# Replace wall insulation?



## 1995droptopz (Sep 14, 2010)

Renovating a bathroom in the corner of the second floor, so there are two exterior walls. House was built in 1968, 2x4 walls, and insulated with R13 fiberglass. Question I have is since I have the drywall off is it worthwile to replace the insulation? Some of the batts are faced with a paper/foil and others are not. My concern is that since not all batts are faced that I do not have a proper vapor barrier. But since I am not going to pull down all of the walls in the house, I am wondering how much benefit I will get from doing an 8' and an 11' wall in a 2500 sqft house.

Thanks


----------



## Nealtw (Jun 22, 2017)

What ever best practice is for your area.
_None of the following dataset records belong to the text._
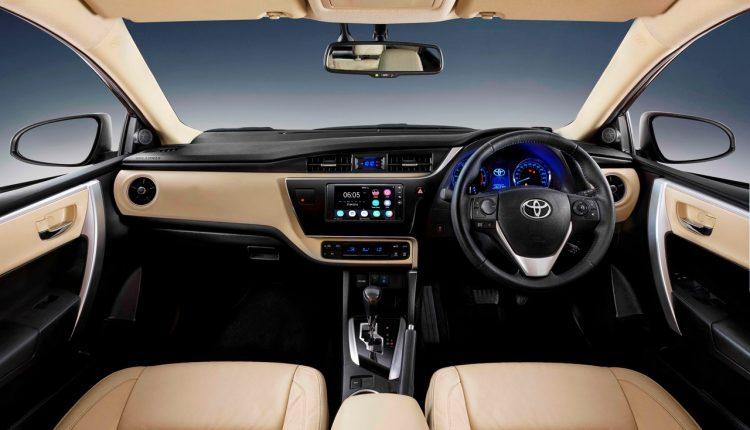 Toyota-Corolla-2017-facelift-dashboard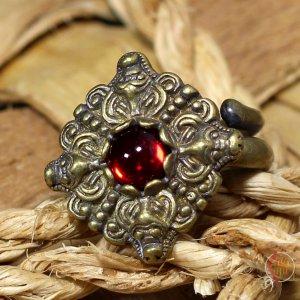 Кольцо Бычки с чешским стеклом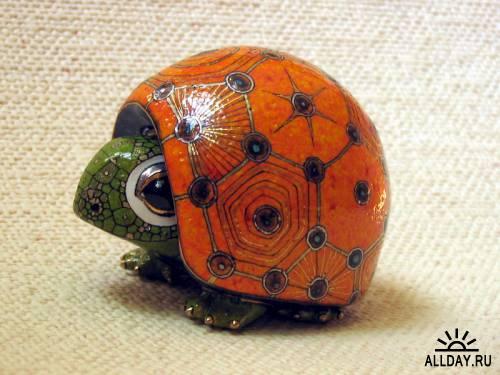 Orange Turtle by Anya Stasenko and Slava Leontyev, Ukraine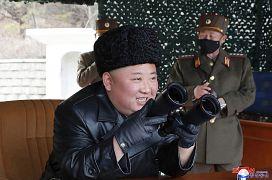 Kim Jong-un assiste au tir d'un projectile entouré de soldats portant des masques médicaux noirs - photo de l'Agence de presse d'Etat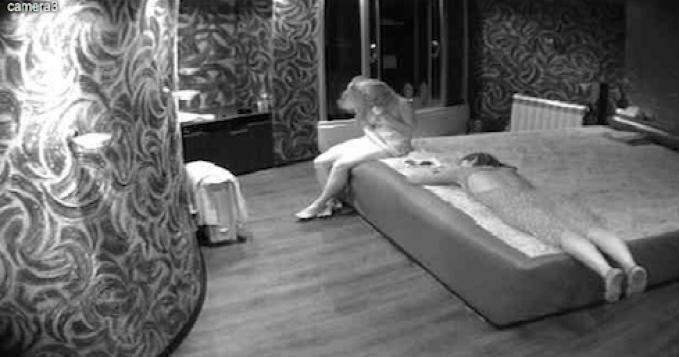 Сексуальным взглядом скрытая камера гостиница рот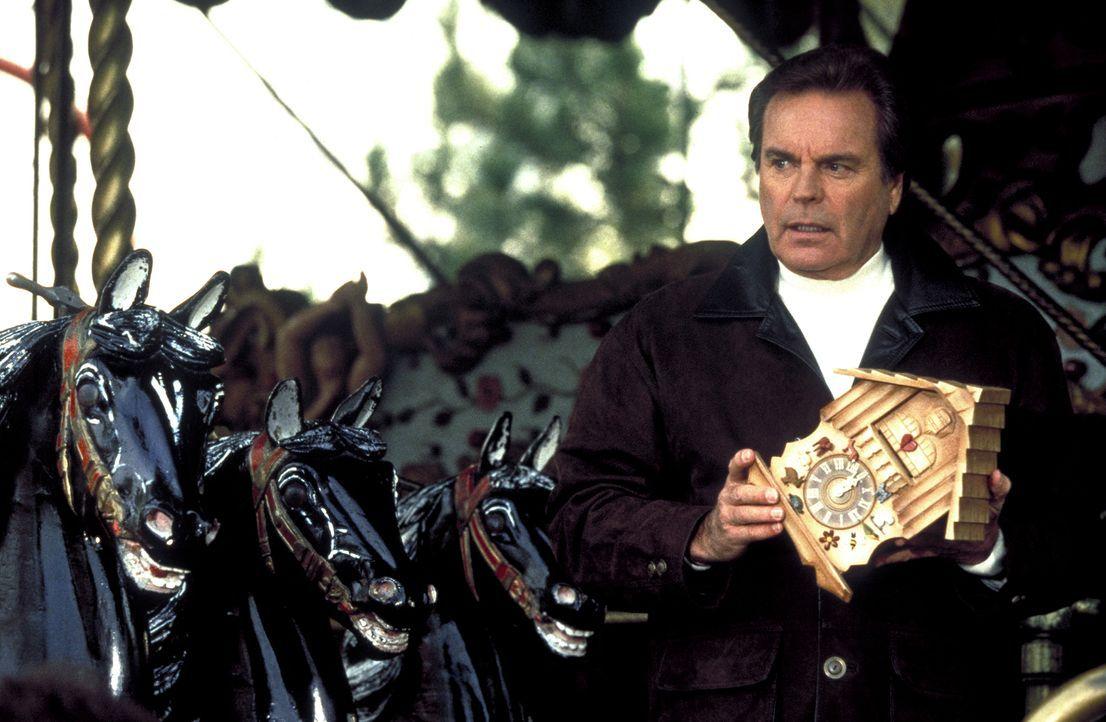 Anfangs weiß Jonathan Hart (Robert Wagner) nicht so recht, was es mit dem seltsamen Geschenk des verstorbenen Max auf sich hat ... - Bildquelle: Columbia Pictures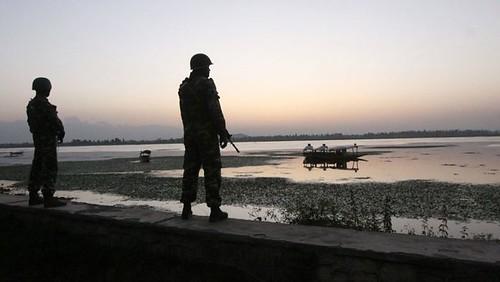 'Indian Military Exercises on Dal Lake cannot Intimidate Kashmiris'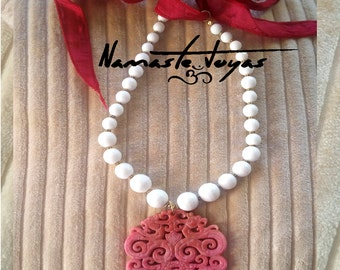 Necklace agate and white jade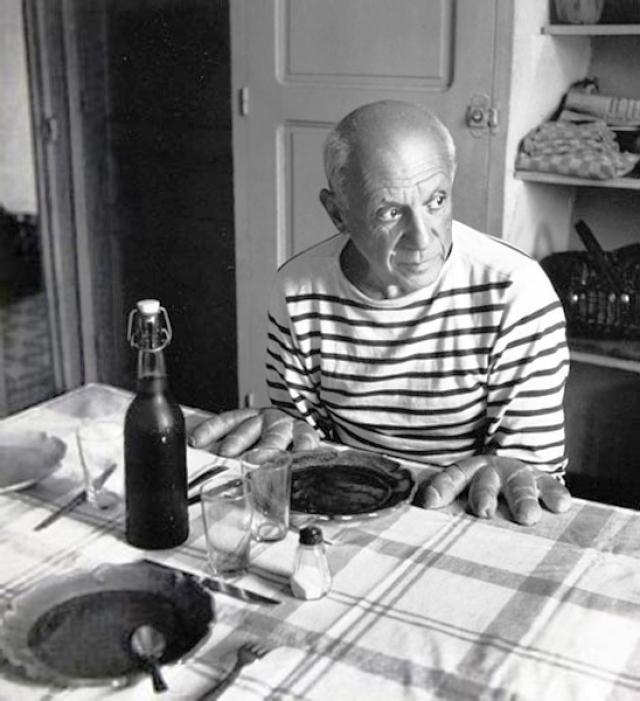 """""""Погляди на хлеб! Всего четыре пальца! Поэтому я и решил назвать эту фотографию """"Пикассо"""" , - сказал Пикассо своему другу, фотографу Дувануоши."""
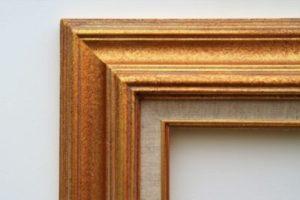 Cadre à coins bouchés – Format toiles – Or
Do a room or wall when you can, you never know what will happen and for a couple bucks you would hate to have the room with most of the moisture the only room not done.
Any other room I would say to add to the wall for more insulation but being a bathroom you likely can't do that.


----------



## SeniorSitizen (Sep 10, 2012)

If you don't see any signs of deterioration of the structure by not having some of the batts faced don't bother replacing it being it's been that way since 1968. Any change in R value would be negligible.
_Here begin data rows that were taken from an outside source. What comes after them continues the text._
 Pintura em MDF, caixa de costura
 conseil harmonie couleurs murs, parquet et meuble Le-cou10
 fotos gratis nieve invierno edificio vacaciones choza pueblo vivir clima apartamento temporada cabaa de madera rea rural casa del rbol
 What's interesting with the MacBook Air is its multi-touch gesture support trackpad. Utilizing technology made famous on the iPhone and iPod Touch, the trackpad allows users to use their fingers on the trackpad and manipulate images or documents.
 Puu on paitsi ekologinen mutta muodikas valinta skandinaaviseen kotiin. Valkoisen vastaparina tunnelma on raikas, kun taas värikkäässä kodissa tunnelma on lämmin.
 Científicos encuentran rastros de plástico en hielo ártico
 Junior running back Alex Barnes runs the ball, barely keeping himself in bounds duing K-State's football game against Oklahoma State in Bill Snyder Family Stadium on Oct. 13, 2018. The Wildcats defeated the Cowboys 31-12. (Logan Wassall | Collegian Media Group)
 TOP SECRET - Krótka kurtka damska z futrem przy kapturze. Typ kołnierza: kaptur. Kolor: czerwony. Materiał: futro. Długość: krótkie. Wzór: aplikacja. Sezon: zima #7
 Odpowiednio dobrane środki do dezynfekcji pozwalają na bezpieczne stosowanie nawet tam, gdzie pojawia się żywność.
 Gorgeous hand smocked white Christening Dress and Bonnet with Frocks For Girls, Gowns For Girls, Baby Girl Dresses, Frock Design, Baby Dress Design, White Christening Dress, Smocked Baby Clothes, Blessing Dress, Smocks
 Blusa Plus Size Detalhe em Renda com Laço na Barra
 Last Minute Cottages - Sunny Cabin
If it would make you feel you've done your very best and get a better night's sleep, by all means remove and replace. If you replace consider the 2x4 edges would like to have a vapor barrier too. That's what those flaps are for.


----------



## Bud9051 (Nov 11, 2015)

Since your house was built they have osculated between needing and not needing a vapor barrier. Currently it is more on the "not" side. They have also determined that the facing on fiberglass insulation isn't a very good VB, more like a vapor diffusion retarder of some unknown value. The good news is, what you have will do just fine.

Being a bathroom and your somewhat cold location installing a VB might be desirable. Simply use unfaced batts and cover with a sheet of plastic.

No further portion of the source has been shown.